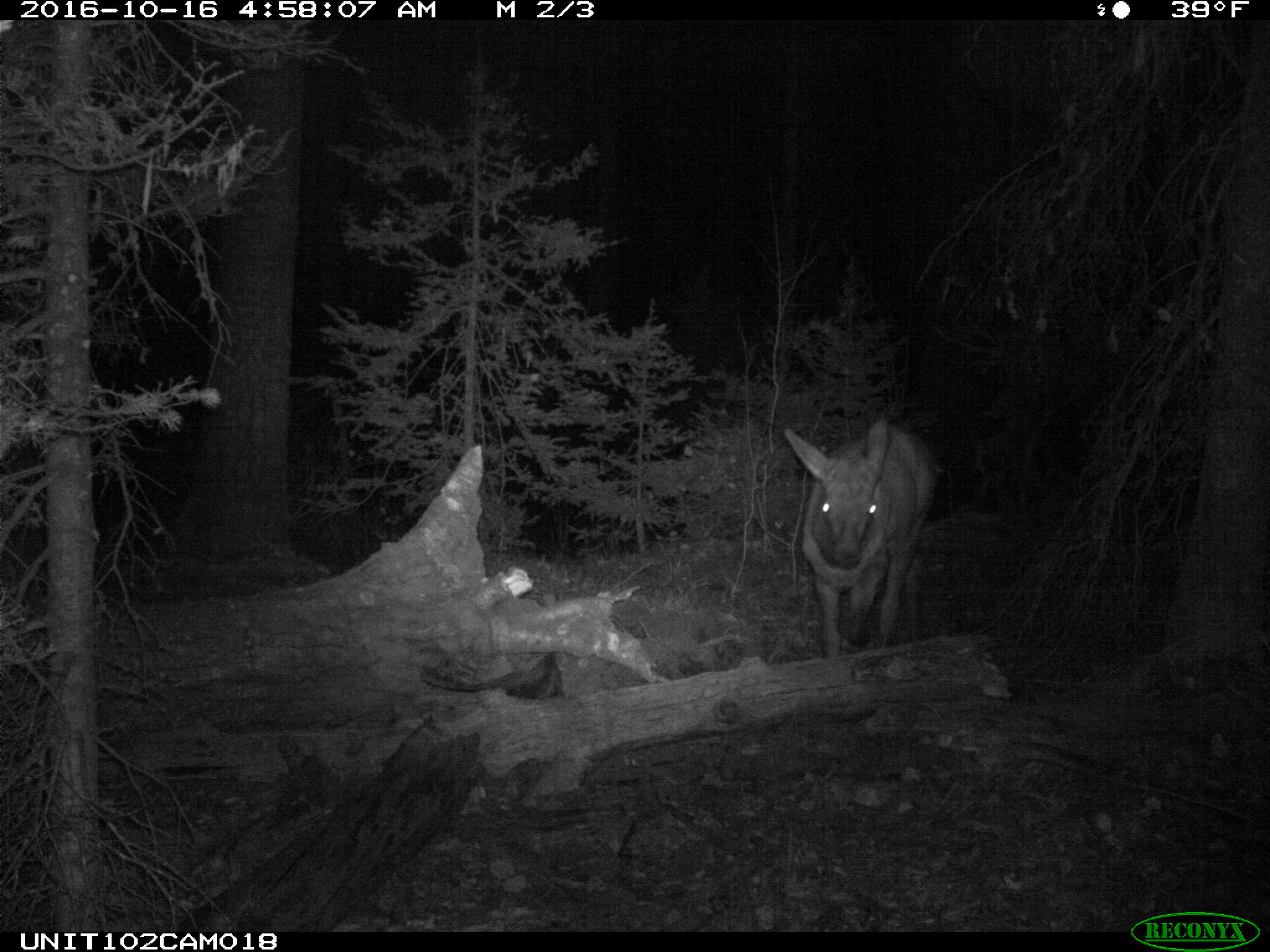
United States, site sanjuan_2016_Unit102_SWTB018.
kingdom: Animalia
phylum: Chordata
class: Mammalia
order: Artiodactyla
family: Cervidae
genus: Cervus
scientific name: Cervus elaphus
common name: red deer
Cervus elaphus (red deer).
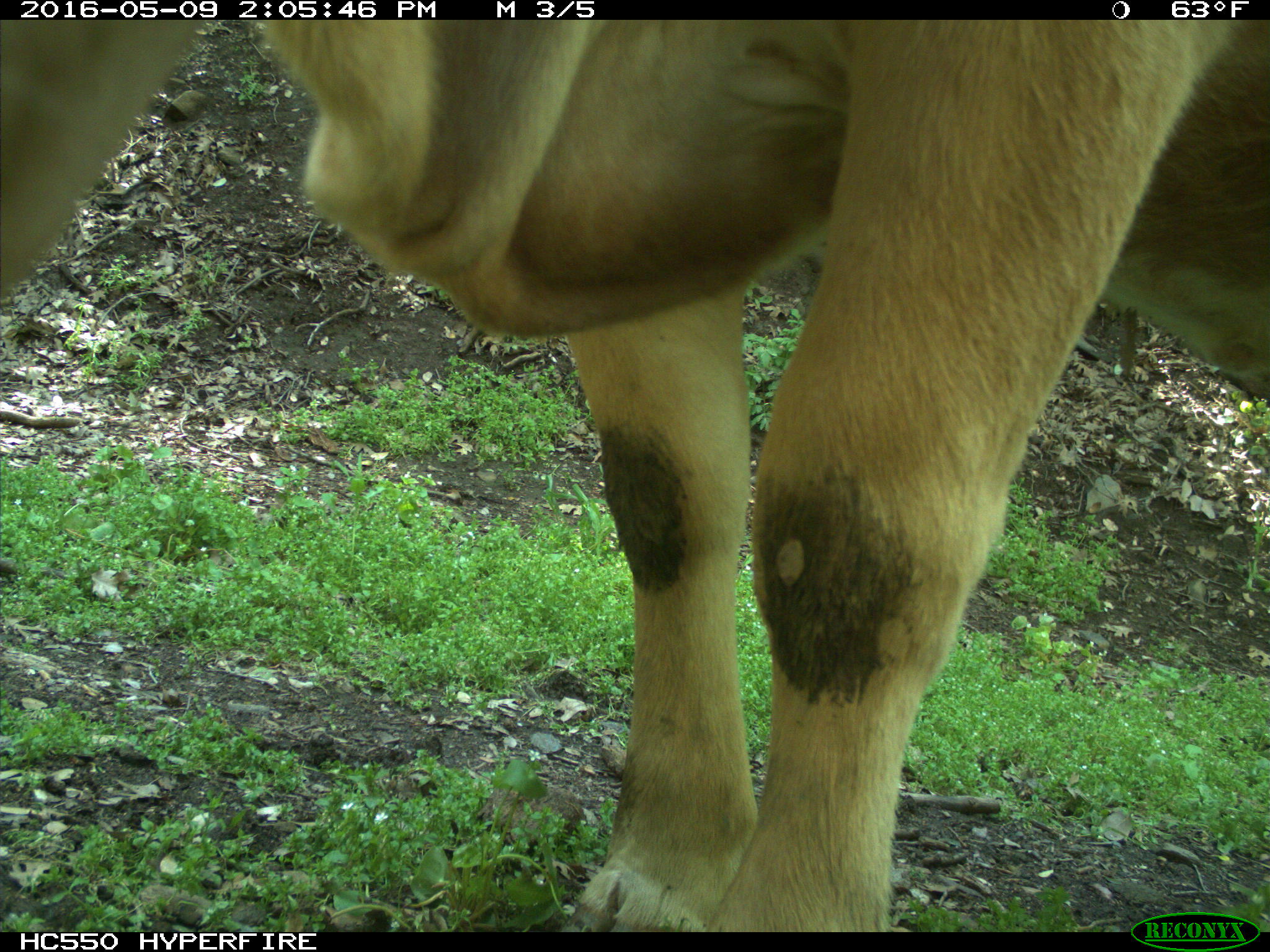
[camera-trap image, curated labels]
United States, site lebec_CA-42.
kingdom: Animalia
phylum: Chordata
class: Mammalia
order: Artiodactyla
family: Bovidae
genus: Bos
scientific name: Bos taurus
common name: domestic cow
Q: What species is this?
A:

○ ○ ○ ○ ○

__Brief__:
Could you write out the whole listing exactly, skipping every picture?

__Finished task__:
United States, site sanjuan_2016_Unit102_SWTB018.
kingdom: Animalia
phylum: Chordata
class: Mammalia
order: Artiodactyla
family: Cervidae
genus: Cervus
scientific name: Cervus elaphus
common name: red deer
Cervus elaphus (red deer).
[camera-trap image, curated labels]
United States, site lebec_CA-42.
kingdom: Animalia
phylum: Chordata
class: Mammalia
order: Artiodactyla
family: Bovidae
genus: Bos
scientific name: Bos taurus
common name: domestic cow
Q: What species is this?
A:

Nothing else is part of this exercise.